= SUPPLIED RECORDS =

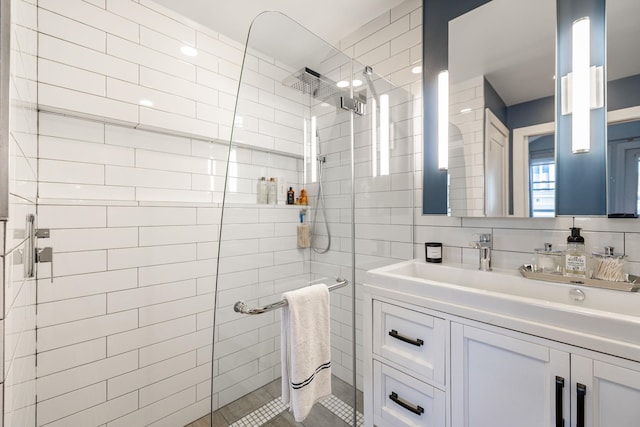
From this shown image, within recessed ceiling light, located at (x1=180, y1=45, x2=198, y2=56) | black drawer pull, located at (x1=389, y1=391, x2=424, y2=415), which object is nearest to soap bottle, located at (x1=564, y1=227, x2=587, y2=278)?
black drawer pull, located at (x1=389, y1=391, x2=424, y2=415)

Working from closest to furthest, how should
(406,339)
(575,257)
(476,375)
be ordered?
(476,375) < (575,257) < (406,339)

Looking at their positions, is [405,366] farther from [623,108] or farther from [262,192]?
[623,108]

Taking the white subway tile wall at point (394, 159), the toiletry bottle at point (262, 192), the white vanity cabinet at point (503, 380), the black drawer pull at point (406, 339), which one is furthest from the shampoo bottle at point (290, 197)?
the white vanity cabinet at point (503, 380)

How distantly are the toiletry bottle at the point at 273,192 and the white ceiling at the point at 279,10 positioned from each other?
1.32 metres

= SET TASK =
Reproduce every line of the records above verbatim, omitting the pictures.

= WRITTEN ANSWER =
From this shown image, within recessed ceiling light, located at (x1=180, y1=45, x2=198, y2=56) | black drawer pull, located at (x1=389, y1=391, x2=424, y2=415), which object is nearest to soap bottle, located at (x1=564, y1=227, x2=587, y2=278)?
black drawer pull, located at (x1=389, y1=391, x2=424, y2=415)

Working from closest to furthest, how should
(406,339)
(575,257)
(476,375)
be ordered?
(476,375) < (575,257) < (406,339)

Looking at their positions, is [405,366] farther from [623,108] or farther from [262,192]?
[623,108]

Taking the white subway tile wall at point (394, 159), the toiletry bottle at point (262, 192), the white vanity cabinet at point (503, 380), the black drawer pull at point (406, 339), which one is furthest from the shampoo bottle at point (290, 197)?
the white vanity cabinet at point (503, 380)

How distantly are the toiletry bottle at the point at 273,192 and the white ceiling at the point at 279,10 positioned from each other?
1.32 metres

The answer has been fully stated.